Start SOURCE MATERIAL

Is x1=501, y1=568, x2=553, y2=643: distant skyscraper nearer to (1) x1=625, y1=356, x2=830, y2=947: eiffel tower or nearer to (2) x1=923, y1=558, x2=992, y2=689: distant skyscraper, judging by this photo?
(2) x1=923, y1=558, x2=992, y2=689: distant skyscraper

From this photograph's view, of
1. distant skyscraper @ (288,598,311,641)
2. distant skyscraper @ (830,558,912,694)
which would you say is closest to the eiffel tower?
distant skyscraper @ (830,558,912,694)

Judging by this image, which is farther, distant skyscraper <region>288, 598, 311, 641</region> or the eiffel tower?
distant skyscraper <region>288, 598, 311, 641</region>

End SOURCE MATERIAL
Start SOURCE MATERIAL

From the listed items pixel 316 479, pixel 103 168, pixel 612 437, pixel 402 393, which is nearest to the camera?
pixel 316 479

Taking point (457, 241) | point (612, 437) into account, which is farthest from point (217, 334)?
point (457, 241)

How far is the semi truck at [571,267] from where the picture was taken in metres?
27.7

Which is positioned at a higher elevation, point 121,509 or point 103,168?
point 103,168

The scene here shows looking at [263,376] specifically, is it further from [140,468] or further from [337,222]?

End SOURCE MATERIAL
Start SOURCE MATERIAL

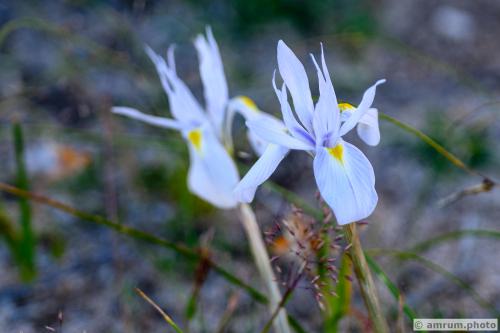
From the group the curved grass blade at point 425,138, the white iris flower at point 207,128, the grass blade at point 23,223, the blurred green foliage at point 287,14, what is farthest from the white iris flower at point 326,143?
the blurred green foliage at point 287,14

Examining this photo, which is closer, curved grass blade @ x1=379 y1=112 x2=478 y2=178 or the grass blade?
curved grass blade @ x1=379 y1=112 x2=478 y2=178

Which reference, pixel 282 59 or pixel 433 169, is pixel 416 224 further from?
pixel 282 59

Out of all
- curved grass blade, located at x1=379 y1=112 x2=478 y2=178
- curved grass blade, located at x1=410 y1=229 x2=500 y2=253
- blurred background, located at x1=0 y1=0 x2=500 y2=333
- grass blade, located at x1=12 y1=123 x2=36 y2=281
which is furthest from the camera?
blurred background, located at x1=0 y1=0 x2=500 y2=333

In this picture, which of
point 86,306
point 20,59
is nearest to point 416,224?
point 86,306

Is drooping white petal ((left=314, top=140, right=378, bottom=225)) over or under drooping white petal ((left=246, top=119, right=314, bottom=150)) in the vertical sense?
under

End SOURCE MATERIAL

State how many lines of the data above contain the string "background". Give only the number.

* TASK RESPONSE: 2